Start Provided text
You are viewing a plain text version of this content. The canonical link for it is here.
Posted to github@arrow.apache.org by "alamb (via GitHub)" <gi...@apache.org> on 2023/04/12 17:47:15 UTC

[GitHub] [arrow-rs] alamb commented on a diff in pull request #4061: Remove ArrayData from Array (#3880)

alamb commented on code in PR #4061:
URL: https://github.com/apache/arrow-rs/pull/4061#discussion_r1164430135


##########
arrow-array/src/array/dictionary_array.rs:
##########
@@ -697,13 +724,37 @@ impl<'a, K: ArrowDictionaryKeyType, V: Sync> Array for TypedDictionaryArray<'a,
         self.dictionary.into_data()
     }
 
+    fn data_type(&self) -> &DataType {
+        self.dictionary.data_type()
+    }
+
     fn slice(&self, offset: usize, length: usize) -> ArrayRef {
         Arc::new(self.dictionary.slice(offset, length))
     }
 
+    fn len(&self) -> usize {
+        self.dictionary.len()
+    }
+
+    fn is_empty(&self) -> bool {
+        self.dictionary.is_empty()
+    }
+
+    fn offset(&self) -> usize {
+        self.dictionary.offset()
+    }
+
     fn nulls(&self) -> Option<&NullBuffer> {
         self.dictionary.nulls()
     }
+
+    fn get_buffer_memory_size(&self) -> usize {
+        self.dictionary.get_buffer_memory_size()

Review Comment:
   should this function and the one below it also account for the `self.values`?
End Provided text
Start Data records
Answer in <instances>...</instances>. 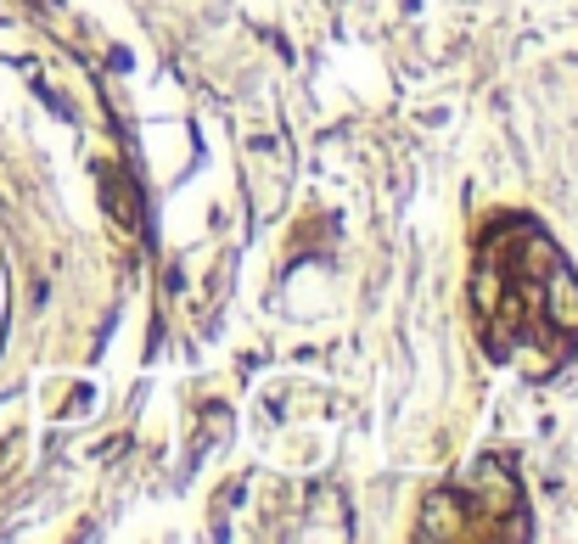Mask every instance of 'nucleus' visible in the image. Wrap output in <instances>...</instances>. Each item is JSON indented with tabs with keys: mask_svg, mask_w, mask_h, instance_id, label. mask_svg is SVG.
<instances>
[{
	"mask_svg": "<svg viewBox=\"0 0 578 544\" xmlns=\"http://www.w3.org/2000/svg\"><path fill=\"white\" fill-rule=\"evenodd\" d=\"M472 315L494 359L534 377L578 348V276L534 219H494L472 264Z\"/></svg>",
	"mask_w": 578,
	"mask_h": 544,
	"instance_id": "nucleus-1",
	"label": "nucleus"
},
{
	"mask_svg": "<svg viewBox=\"0 0 578 544\" xmlns=\"http://www.w3.org/2000/svg\"><path fill=\"white\" fill-rule=\"evenodd\" d=\"M422 538H523L528 533V500L523 478L506 455L472 461L455 483L427 494Z\"/></svg>",
	"mask_w": 578,
	"mask_h": 544,
	"instance_id": "nucleus-2",
	"label": "nucleus"
}]
</instances>
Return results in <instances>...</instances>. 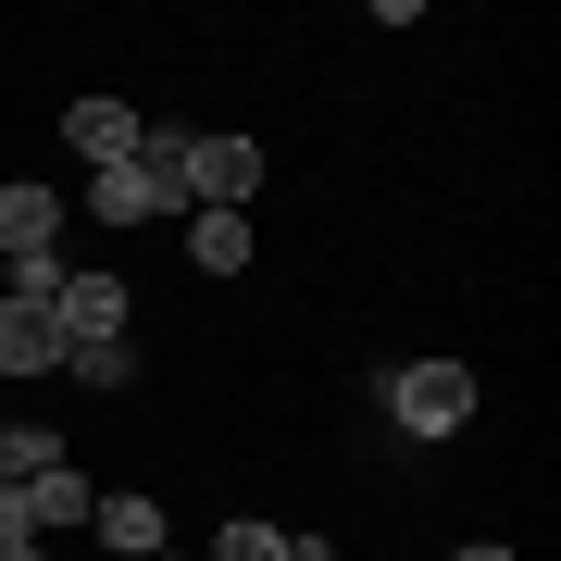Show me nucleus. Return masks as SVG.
I'll use <instances>...</instances> for the list:
<instances>
[{
	"label": "nucleus",
	"instance_id": "obj_1",
	"mask_svg": "<svg viewBox=\"0 0 561 561\" xmlns=\"http://www.w3.org/2000/svg\"><path fill=\"white\" fill-rule=\"evenodd\" d=\"M387 412H400V437H461L474 424V375L461 362H400L387 375Z\"/></svg>",
	"mask_w": 561,
	"mask_h": 561
},
{
	"label": "nucleus",
	"instance_id": "obj_2",
	"mask_svg": "<svg viewBox=\"0 0 561 561\" xmlns=\"http://www.w3.org/2000/svg\"><path fill=\"white\" fill-rule=\"evenodd\" d=\"M187 150H201V125H138V201L150 213H201V187H187Z\"/></svg>",
	"mask_w": 561,
	"mask_h": 561
},
{
	"label": "nucleus",
	"instance_id": "obj_3",
	"mask_svg": "<svg viewBox=\"0 0 561 561\" xmlns=\"http://www.w3.org/2000/svg\"><path fill=\"white\" fill-rule=\"evenodd\" d=\"M187 187H201V213H250V187H262V138H201V150H187Z\"/></svg>",
	"mask_w": 561,
	"mask_h": 561
},
{
	"label": "nucleus",
	"instance_id": "obj_4",
	"mask_svg": "<svg viewBox=\"0 0 561 561\" xmlns=\"http://www.w3.org/2000/svg\"><path fill=\"white\" fill-rule=\"evenodd\" d=\"M50 324H62V350H76V337H125V287L113 275H62L50 287Z\"/></svg>",
	"mask_w": 561,
	"mask_h": 561
},
{
	"label": "nucleus",
	"instance_id": "obj_5",
	"mask_svg": "<svg viewBox=\"0 0 561 561\" xmlns=\"http://www.w3.org/2000/svg\"><path fill=\"white\" fill-rule=\"evenodd\" d=\"M50 362H62L50 300H0V375H50Z\"/></svg>",
	"mask_w": 561,
	"mask_h": 561
},
{
	"label": "nucleus",
	"instance_id": "obj_6",
	"mask_svg": "<svg viewBox=\"0 0 561 561\" xmlns=\"http://www.w3.org/2000/svg\"><path fill=\"white\" fill-rule=\"evenodd\" d=\"M62 138L113 175V162H138V113H125V101H76V113H62Z\"/></svg>",
	"mask_w": 561,
	"mask_h": 561
},
{
	"label": "nucleus",
	"instance_id": "obj_7",
	"mask_svg": "<svg viewBox=\"0 0 561 561\" xmlns=\"http://www.w3.org/2000/svg\"><path fill=\"white\" fill-rule=\"evenodd\" d=\"M213 561H337V537H287V524H225Z\"/></svg>",
	"mask_w": 561,
	"mask_h": 561
},
{
	"label": "nucleus",
	"instance_id": "obj_8",
	"mask_svg": "<svg viewBox=\"0 0 561 561\" xmlns=\"http://www.w3.org/2000/svg\"><path fill=\"white\" fill-rule=\"evenodd\" d=\"M88 524H101V549H113V561H162V512L138 500V486H125V500H101Z\"/></svg>",
	"mask_w": 561,
	"mask_h": 561
},
{
	"label": "nucleus",
	"instance_id": "obj_9",
	"mask_svg": "<svg viewBox=\"0 0 561 561\" xmlns=\"http://www.w3.org/2000/svg\"><path fill=\"white\" fill-rule=\"evenodd\" d=\"M101 512V486L76 474V461H50V474H25V524H88Z\"/></svg>",
	"mask_w": 561,
	"mask_h": 561
},
{
	"label": "nucleus",
	"instance_id": "obj_10",
	"mask_svg": "<svg viewBox=\"0 0 561 561\" xmlns=\"http://www.w3.org/2000/svg\"><path fill=\"white\" fill-rule=\"evenodd\" d=\"M62 375L113 400V387H138V337H76V350H62Z\"/></svg>",
	"mask_w": 561,
	"mask_h": 561
},
{
	"label": "nucleus",
	"instance_id": "obj_11",
	"mask_svg": "<svg viewBox=\"0 0 561 561\" xmlns=\"http://www.w3.org/2000/svg\"><path fill=\"white\" fill-rule=\"evenodd\" d=\"M187 250H201V275H238L250 262V213H187Z\"/></svg>",
	"mask_w": 561,
	"mask_h": 561
},
{
	"label": "nucleus",
	"instance_id": "obj_12",
	"mask_svg": "<svg viewBox=\"0 0 561 561\" xmlns=\"http://www.w3.org/2000/svg\"><path fill=\"white\" fill-rule=\"evenodd\" d=\"M62 437H38V424H0V486H25V474H50Z\"/></svg>",
	"mask_w": 561,
	"mask_h": 561
},
{
	"label": "nucleus",
	"instance_id": "obj_13",
	"mask_svg": "<svg viewBox=\"0 0 561 561\" xmlns=\"http://www.w3.org/2000/svg\"><path fill=\"white\" fill-rule=\"evenodd\" d=\"M88 213H101V225H150V201H138V175H125V162H113V175H88Z\"/></svg>",
	"mask_w": 561,
	"mask_h": 561
},
{
	"label": "nucleus",
	"instance_id": "obj_14",
	"mask_svg": "<svg viewBox=\"0 0 561 561\" xmlns=\"http://www.w3.org/2000/svg\"><path fill=\"white\" fill-rule=\"evenodd\" d=\"M0 537H38V524H25V486H0Z\"/></svg>",
	"mask_w": 561,
	"mask_h": 561
},
{
	"label": "nucleus",
	"instance_id": "obj_15",
	"mask_svg": "<svg viewBox=\"0 0 561 561\" xmlns=\"http://www.w3.org/2000/svg\"><path fill=\"white\" fill-rule=\"evenodd\" d=\"M449 561H512V549H449Z\"/></svg>",
	"mask_w": 561,
	"mask_h": 561
},
{
	"label": "nucleus",
	"instance_id": "obj_16",
	"mask_svg": "<svg viewBox=\"0 0 561 561\" xmlns=\"http://www.w3.org/2000/svg\"><path fill=\"white\" fill-rule=\"evenodd\" d=\"M13 561H38V537H25V549H13Z\"/></svg>",
	"mask_w": 561,
	"mask_h": 561
},
{
	"label": "nucleus",
	"instance_id": "obj_17",
	"mask_svg": "<svg viewBox=\"0 0 561 561\" xmlns=\"http://www.w3.org/2000/svg\"><path fill=\"white\" fill-rule=\"evenodd\" d=\"M13 549H25V537H0V561H13Z\"/></svg>",
	"mask_w": 561,
	"mask_h": 561
}]
</instances>
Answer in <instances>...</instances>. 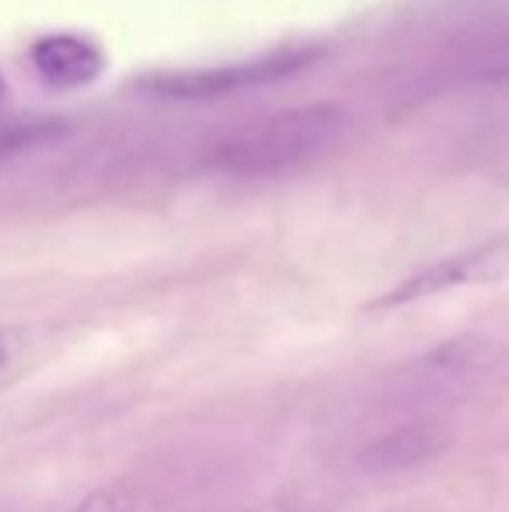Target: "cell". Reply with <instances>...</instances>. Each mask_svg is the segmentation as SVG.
Instances as JSON below:
<instances>
[{
	"instance_id": "cell-1",
	"label": "cell",
	"mask_w": 509,
	"mask_h": 512,
	"mask_svg": "<svg viewBox=\"0 0 509 512\" xmlns=\"http://www.w3.org/2000/svg\"><path fill=\"white\" fill-rule=\"evenodd\" d=\"M349 129V115L335 102H311L283 112H269L255 122L220 136L206 154V164L224 175L269 178L321 161L339 147Z\"/></svg>"
},
{
	"instance_id": "cell-2",
	"label": "cell",
	"mask_w": 509,
	"mask_h": 512,
	"mask_svg": "<svg viewBox=\"0 0 509 512\" xmlns=\"http://www.w3.org/2000/svg\"><path fill=\"white\" fill-rule=\"evenodd\" d=\"M314 60H318V49L283 46V49H269L262 56H248L241 63H224V67L157 74L147 81V91H154L157 98H168V102H213V98H227V95H238V91L297 77Z\"/></svg>"
},
{
	"instance_id": "cell-3",
	"label": "cell",
	"mask_w": 509,
	"mask_h": 512,
	"mask_svg": "<svg viewBox=\"0 0 509 512\" xmlns=\"http://www.w3.org/2000/svg\"><path fill=\"white\" fill-rule=\"evenodd\" d=\"M509 276V241H489L468 248L461 255H447L440 262L426 265V269L412 272L405 283H398L391 293H384L374 310H391L405 304H419L426 297H440L457 286H489Z\"/></svg>"
},
{
	"instance_id": "cell-4",
	"label": "cell",
	"mask_w": 509,
	"mask_h": 512,
	"mask_svg": "<svg viewBox=\"0 0 509 512\" xmlns=\"http://www.w3.org/2000/svg\"><path fill=\"white\" fill-rule=\"evenodd\" d=\"M454 443L450 429L433 418H422V422H408L398 429L384 432L381 439L367 443L356 457V467L363 474H401L415 471V467L429 464L440 453H447V446Z\"/></svg>"
},
{
	"instance_id": "cell-5",
	"label": "cell",
	"mask_w": 509,
	"mask_h": 512,
	"mask_svg": "<svg viewBox=\"0 0 509 512\" xmlns=\"http://www.w3.org/2000/svg\"><path fill=\"white\" fill-rule=\"evenodd\" d=\"M503 359L506 349L496 338L457 335V338H443L440 345L422 352L412 363V373L433 380V384H464V380H478L485 373L499 370Z\"/></svg>"
},
{
	"instance_id": "cell-6",
	"label": "cell",
	"mask_w": 509,
	"mask_h": 512,
	"mask_svg": "<svg viewBox=\"0 0 509 512\" xmlns=\"http://www.w3.org/2000/svg\"><path fill=\"white\" fill-rule=\"evenodd\" d=\"M32 67L49 88H84V84L98 81L105 70V56L95 42L81 39V35H46L32 46Z\"/></svg>"
},
{
	"instance_id": "cell-7",
	"label": "cell",
	"mask_w": 509,
	"mask_h": 512,
	"mask_svg": "<svg viewBox=\"0 0 509 512\" xmlns=\"http://www.w3.org/2000/svg\"><path fill=\"white\" fill-rule=\"evenodd\" d=\"M136 499L126 485H109V488H98L91 492L88 499L77 506V512H133Z\"/></svg>"
},
{
	"instance_id": "cell-8",
	"label": "cell",
	"mask_w": 509,
	"mask_h": 512,
	"mask_svg": "<svg viewBox=\"0 0 509 512\" xmlns=\"http://www.w3.org/2000/svg\"><path fill=\"white\" fill-rule=\"evenodd\" d=\"M7 359H11V335L0 331V370L7 366Z\"/></svg>"
},
{
	"instance_id": "cell-9",
	"label": "cell",
	"mask_w": 509,
	"mask_h": 512,
	"mask_svg": "<svg viewBox=\"0 0 509 512\" xmlns=\"http://www.w3.org/2000/svg\"><path fill=\"white\" fill-rule=\"evenodd\" d=\"M0 105H4V77H0Z\"/></svg>"
}]
</instances>
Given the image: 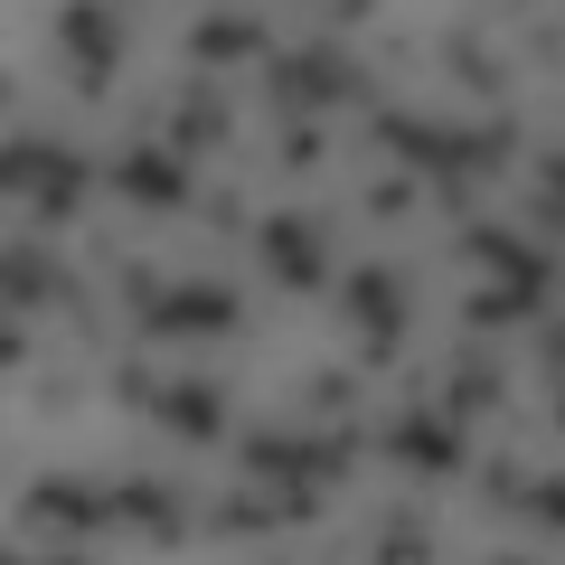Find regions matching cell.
Listing matches in <instances>:
<instances>
[{
  "instance_id": "cell-7",
  "label": "cell",
  "mask_w": 565,
  "mask_h": 565,
  "mask_svg": "<svg viewBox=\"0 0 565 565\" xmlns=\"http://www.w3.org/2000/svg\"><path fill=\"white\" fill-rule=\"evenodd\" d=\"M0 292H10V321H39V311H66V321H76L85 340L104 349V311H95V292H85V282L66 274L57 255H47V236H39V226H20V236H10V264H0Z\"/></svg>"
},
{
  "instance_id": "cell-16",
  "label": "cell",
  "mask_w": 565,
  "mask_h": 565,
  "mask_svg": "<svg viewBox=\"0 0 565 565\" xmlns=\"http://www.w3.org/2000/svg\"><path fill=\"white\" fill-rule=\"evenodd\" d=\"M20 519L47 527L57 546H76V537H95V527H114V500H104V481H66V471H47V481L20 490Z\"/></svg>"
},
{
  "instance_id": "cell-34",
  "label": "cell",
  "mask_w": 565,
  "mask_h": 565,
  "mask_svg": "<svg viewBox=\"0 0 565 565\" xmlns=\"http://www.w3.org/2000/svg\"><path fill=\"white\" fill-rule=\"evenodd\" d=\"M546 434L565 444V377H546Z\"/></svg>"
},
{
  "instance_id": "cell-9",
  "label": "cell",
  "mask_w": 565,
  "mask_h": 565,
  "mask_svg": "<svg viewBox=\"0 0 565 565\" xmlns=\"http://www.w3.org/2000/svg\"><path fill=\"white\" fill-rule=\"evenodd\" d=\"M141 340H151V349H199V340H236V330H245V292H236V282H217V274H180V282H170V292H161V302H151V311H141Z\"/></svg>"
},
{
  "instance_id": "cell-26",
  "label": "cell",
  "mask_w": 565,
  "mask_h": 565,
  "mask_svg": "<svg viewBox=\"0 0 565 565\" xmlns=\"http://www.w3.org/2000/svg\"><path fill=\"white\" fill-rule=\"evenodd\" d=\"M367 556H434V519L424 509H377V527H367Z\"/></svg>"
},
{
  "instance_id": "cell-21",
  "label": "cell",
  "mask_w": 565,
  "mask_h": 565,
  "mask_svg": "<svg viewBox=\"0 0 565 565\" xmlns=\"http://www.w3.org/2000/svg\"><path fill=\"white\" fill-rule=\"evenodd\" d=\"M207 527H217V537H274L282 527L274 481H245V490H226V500H207Z\"/></svg>"
},
{
  "instance_id": "cell-8",
  "label": "cell",
  "mask_w": 565,
  "mask_h": 565,
  "mask_svg": "<svg viewBox=\"0 0 565 565\" xmlns=\"http://www.w3.org/2000/svg\"><path fill=\"white\" fill-rule=\"evenodd\" d=\"M104 199L141 207V217H189V207H199V161L170 151L161 132H151V141H122L114 161H104Z\"/></svg>"
},
{
  "instance_id": "cell-17",
  "label": "cell",
  "mask_w": 565,
  "mask_h": 565,
  "mask_svg": "<svg viewBox=\"0 0 565 565\" xmlns=\"http://www.w3.org/2000/svg\"><path fill=\"white\" fill-rule=\"evenodd\" d=\"M434 405H444L452 424L500 415V405H509V359H500L490 340H462V349H452V367H444V396H434Z\"/></svg>"
},
{
  "instance_id": "cell-14",
  "label": "cell",
  "mask_w": 565,
  "mask_h": 565,
  "mask_svg": "<svg viewBox=\"0 0 565 565\" xmlns=\"http://www.w3.org/2000/svg\"><path fill=\"white\" fill-rule=\"evenodd\" d=\"M546 302H556V282H500V274H481L462 302H452V330H462V340H509V330H537Z\"/></svg>"
},
{
  "instance_id": "cell-25",
  "label": "cell",
  "mask_w": 565,
  "mask_h": 565,
  "mask_svg": "<svg viewBox=\"0 0 565 565\" xmlns=\"http://www.w3.org/2000/svg\"><path fill=\"white\" fill-rule=\"evenodd\" d=\"M527 481H537V471H527L519 452H490V462H471V500H481V509H500V519H519Z\"/></svg>"
},
{
  "instance_id": "cell-27",
  "label": "cell",
  "mask_w": 565,
  "mask_h": 565,
  "mask_svg": "<svg viewBox=\"0 0 565 565\" xmlns=\"http://www.w3.org/2000/svg\"><path fill=\"white\" fill-rule=\"evenodd\" d=\"M519 519L537 527V537H565V471H537V481H527V500H519Z\"/></svg>"
},
{
  "instance_id": "cell-24",
  "label": "cell",
  "mask_w": 565,
  "mask_h": 565,
  "mask_svg": "<svg viewBox=\"0 0 565 565\" xmlns=\"http://www.w3.org/2000/svg\"><path fill=\"white\" fill-rule=\"evenodd\" d=\"M321 161H330V122H321V114H292V122H274V170L311 180Z\"/></svg>"
},
{
  "instance_id": "cell-3",
  "label": "cell",
  "mask_w": 565,
  "mask_h": 565,
  "mask_svg": "<svg viewBox=\"0 0 565 565\" xmlns=\"http://www.w3.org/2000/svg\"><path fill=\"white\" fill-rule=\"evenodd\" d=\"M367 452H377V434H367L359 415L311 424V434H292V424H255V434L236 444V471H245V481H330V490H340Z\"/></svg>"
},
{
  "instance_id": "cell-31",
  "label": "cell",
  "mask_w": 565,
  "mask_h": 565,
  "mask_svg": "<svg viewBox=\"0 0 565 565\" xmlns=\"http://www.w3.org/2000/svg\"><path fill=\"white\" fill-rule=\"evenodd\" d=\"M29 396H39V415H76V405H85V377H29Z\"/></svg>"
},
{
  "instance_id": "cell-28",
  "label": "cell",
  "mask_w": 565,
  "mask_h": 565,
  "mask_svg": "<svg viewBox=\"0 0 565 565\" xmlns=\"http://www.w3.org/2000/svg\"><path fill=\"white\" fill-rule=\"evenodd\" d=\"M311 20H321V39H359L386 20V0H311Z\"/></svg>"
},
{
  "instance_id": "cell-5",
  "label": "cell",
  "mask_w": 565,
  "mask_h": 565,
  "mask_svg": "<svg viewBox=\"0 0 565 565\" xmlns=\"http://www.w3.org/2000/svg\"><path fill=\"white\" fill-rule=\"evenodd\" d=\"M330 226L340 217H321V207H264L255 217V264H264V282L274 292H292V302H321L330 282Z\"/></svg>"
},
{
  "instance_id": "cell-6",
  "label": "cell",
  "mask_w": 565,
  "mask_h": 565,
  "mask_svg": "<svg viewBox=\"0 0 565 565\" xmlns=\"http://www.w3.org/2000/svg\"><path fill=\"white\" fill-rule=\"evenodd\" d=\"M122 57H132V29H122L114 0H57V66L76 85V104H114Z\"/></svg>"
},
{
  "instance_id": "cell-23",
  "label": "cell",
  "mask_w": 565,
  "mask_h": 565,
  "mask_svg": "<svg viewBox=\"0 0 565 565\" xmlns=\"http://www.w3.org/2000/svg\"><path fill=\"white\" fill-rule=\"evenodd\" d=\"M170 367L161 359H141V349H122V359H104V396L122 405V415H151V396H161Z\"/></svg>"
},
{
  "instance_id": "cell-30",
  "label": "cell",
  "mask_w": 565,
  "mask_h": 565,
  "mask_svg": "<svg viewBox=\"0 0 565 565\" xmlns=\"http://www.w3.org/2000/svg\"><path fill=\"white\" fill-rule=\"evenodd\" d=\"M199 217H207V236H255V207L236 189H199Z\"/></svg>"
},
{
  "instance_id": "cell-12",
  "label": "cell",
  "mask_w": 565,
  "mask_h": 565,
  "mask_svg": "<svg viewBox=\"0 0 565 565\" xmlns=\"http://www.w3.org/2000/svg\"><path fill=\"white\" fill-rule=\"evenodd\" d=\"M161 141H170V151H189V161H207V151H236L226 85L199 76V66H180V95H170V114H161Z\"/></svg>"
},
{
  "instance_id": "cell-4",
  "label": "cell",
  "mask_w": 565,
  "mask_h": 565,
  "mask_svg": "<svg viewBox=\"0 0 565 565\" xmlns=\"http://www.w3.org/2000/svg\"><path fill=\"white\" fill-rule=\"evenodd\" d=\"M330 292H340L330 311L359 330V367L367 377H396L405 367V330H415V274H405V264H349Z\"/></svg>"
},
{
  "instance_id": "cell-1",
  "label": "cell",
  "mask_w": 565,
  "mask_h": 565,
  "mask_svg": "<svg viewBox=\"0 0 565 565\" xmlns=\"http://www.w3.org/2000/svg\"><path fill=\"white\" fill-rule=\"evenodd\" d=\"M377 104V66L359 57L349 39H311V47H274L264 57V114L292 122V114H367Z\"/></svg>"
},
{
  "instance_id": "cell-22",
  "label": "cell",
  "mask_w": 565,
  "mask_h": 565,
  "mask_svg": "<svg viewBox=\"0 0 565 565\" xmlns=\"http://www.w3.org/2000/svg\"><path fill=\"white\" fill-rule=\"evenodd\" d=\"M424 207H434V180H415V170H386V180H367L359 217H367V226H415Z\"/></svg>"
},
{
  "instance_id": "cell-32",
  "label": "cell",
  "mask_w": 565,
  "mask_h": 565,
  "mask_svg": "<svg viewBox=\"0 0 565 565\" xmlns=\"http://www.w3.org/2000/svg\"><path fill=\"white\" fill-rule=\"evenodd\" d=\"M0 367H10V377H29V367H39V340H29V321L0 330Z\"/></svg>"
},
{
  "instance_id": "cell-11",
  "label": "cell",
  "mask_w": 565,
  "mask_h": 565,
  "mask_svg": "<svg viewBox=\"0 0 565 565\" xmlns=\"http://www.w3.org/2000/svg\"><path fill=\"white\" fill-rule=\"evenodd\" d=\"M274 20L264 10H199V20L180 29V66H199V76H236V66H264L274 57Z\"/></svg>"
},
{
  "instance_id": "cell-2",
  "label": "cell",
  "mask_w": 565,
  "mask_h": 565,
  "mask_svg": "<svg viewBox=\"0 0 565 565\" xmlns=\"http://www.w3.org/2000/svg\"><path fill=\"white\" fill-rule=\"evenodd\" d=\"M0 180H10V199H20V226L57 236V226H76L85 189H104V161H85L76 141H57V132H10Z\"/></svg>"
},
{
  "instance_id": "cell-10",
  "label": "cell",
  "mask_w": 565,
  "mask_h": 565,
  "mask_svg": "<svg viewBox=\"0 0 565 565\" xmlns=\"http://www.w3.org/2000/svg\"><path fill=\"white\" fill-rule=\"evenodd\" d=\"M377 452L396 471H415V481H462L471 471V424H452L444 405H424L415 386H405V405L377 424Z\"/></svg>"
},
{
  "instance_id": "cell-29",
  "label": "cell",
  "mask_w": 565,
  "mask_h": 565,
  "mask_svg": "<svg viewBox=\"0 0 565 565\" xmlns=\"http://www.w3.org/2000/svg\"><path fill=\"white\" fill-rule=\"evenodd\" d=\"M114 292H122V311L141 321V311L170 292V274H161V264H132V255H122V264H114Z\"/></svg>"
},
{
  "instance_id": "cell-13",
  "label": "cell",
  "mask_w": 565,
  "mask_h": 565,
  "mask_svg": "<svg viewBox=\"0 0 565 565\" xmlns=\"http://www.w3.org/2000/svg\"><path fill=\"white\" fill-rule=\"evenodd\" d=\"M151 424H161L170 444H189V452L226 444V377H199V367H170V377H161V396H151Z\"/></svg>"
},
{
  "instance_id": "cell-33",
  "label": "cell",
  "mask_w": 565,
  "mask_h": 565,
  "mask_svg": "<svg viewBox=\"0 0 565 565\" xmlns=\"http://www.w3.org/2000/svg\"><path fill=\"white\" fill-rule=\"evenodd\" d=\"M537 367H546V377H565V311H546V321H537Z\"/></svg>"
},
{
  "instance_id": "cell-15",
  "label": "cell",
  "mask_w": 565,
  "mask_h": 565,
  "mask_svg": "<svg viewBox=\"0 0 565 565\" xmlns=\"http://www.w3.org/2000/svg\"><path fill=\"white\" fill-rule=\"evenodd\" d=\"M452 255H462L471 274H500V282H556V255H546V245H527L519 226H500L490 207L452 226Z\"/></svg>"
},
{
  "instance_id": "cell-18",
  "label": "cell",
  "mask_w": 565,
  "mask_h": 565,
  "mask_svg": "<svg viewBox=\"0 0 565 565\" xmlns=\"http://www.w3.org/2000/svg\"><path fill=\"white\" fill-rule=\"evenodd\" d=\"M104 500H114V527H141L151 546H180L189 537V490L180 481H104Z\"/></svg>"
},
{
  "instance_id": "cell-20",
  "label": "cell",
  "mask_w": 565,
  "mask_h": 565,
  "mask_svg": "<svg viewBox=\"0 0 565 565\" xmlns=\"http://www.w3.org/2000/svg\"><path fill=\"white\" fill-rule=\"evenodd\" d=\"M359 396H367V367L359 359H349V367H302L292 415H302V424H340V415H359Z\"/></svg>"
},
{
  "instance_id": "cell-19",
  "label": "cell",
  "mask_w": 565,
  "mask_h": 565,
  "mask_svg": "<svg viewBox=\"0 0 565 565\" xmlns=\"http://www.w3.org/2000/svg\"><path fill=\"white\" fill-rule=\"evenodd\" d=\"M444 76L462 85L471 104H509V85H519V66H509L500 47L481 39V20H462V29H452V39H444Z\"/></svg>"
}]
</instances>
End Data records
**Task set**
[A] Reproduce the pull request review word for word, beginning at the words "alamb commented on code" and stopping after "self.dictionary.into_data()".
[B] Write what follows the end of the pull request review.

**Results for the exercise**
[A]
alamb commented on code in PR #4061:
URL: https://github.com/apache/arrow-rs/pull/4061#discussion_r1164430135


##########
arrow-array/src/array/dictionary_array.rs:
##########
@@ -697,13 +724,37 @@ impl<'a, K: ArrowDictionaryKeyType, V: Sync> Array for TypedDictionaryArray<'a,
         self.dictionary.into_data()

[B]
##########
arrow-array/src/array/boolean_array.rs:
##########
@@ -90,27 +90,25 @@ impl BooleanArray {
         if let Some(n) = nulls.as_ref() {
             assert_eq!(values.len(), n.len());
         }
-
-        // TODO: Don't store ArrayData inside arrays (#3880)
-        let data = unsafe {
-            ArrayData::builder(DataType::Boolean)
-                .len(values.len())
-                .offset(values.offset())
-                .nulls(nulls)
-                .buffers(vec![values.inner().clone()])
-                .build_unchecked()
-        };
-        Self { data, values }
+        Self { values, nulls }
     }
 
     /// Returns the length of this array.
     pub fn len(&self) -> usize {
-        self.data.len()
+        self.values.len()
     }
 
     /// Returns whether this array is empty.
     pub fn is_empty(&self) -> bool {
-        self.data.is_empty()
+        self.values.is_empty()
+    }
+
+    /// Returns a zero-copy slice of this array with the indicated offset and length.

Review Comment:
   ❤️ 



##########
arrow-array/src/array/fixed_size_list_array.rs:
##########
@@ -210,24 +213,52 @@ impl Array for FixedSizeListArray {
         self
     }
 
-    fn data(&self) -> &ArrayData {
-        &self.data
-    }
-
     fn to_data(&self) -> ArrayData {
-        self.data.clone()
+        self.clone().into()
     }
 
     fn into_data(self) -> ArrayData {
         self.into()
     }
 
+    fn data_type(&self) -> &DataType {
+        &self.data_type
+    }
+
     fn slice(&self, offset: usize, length: usize) -> ArrayRef {
         Arc::new(self.slice(offset, length))
     }
 
+    fn len(&self) -> usize {
+        self.len
+    }
+
+    fn is_empty(&self) -> bool {
+        self.len == 0
+    }
+
+    fn offset(&self) -> usize {

Review Comment:
   what is the meaning of `offset` in this new world where the offset is stored on the underlying typed array? Maybe we should remove it from the Array trait 🤔 



##########
arrow-array/src/array/map_array.rs:
##########
@@ -229,34 +244,54 @@ impl Array for MapArray {
         self
     }
 
-    fn data(&self) -> &ArrayData {
-        &self.data
-    }
-
     fn to_data(&self) -> ArrayData {
-        self.data.clone()
+        self.clone().into_data()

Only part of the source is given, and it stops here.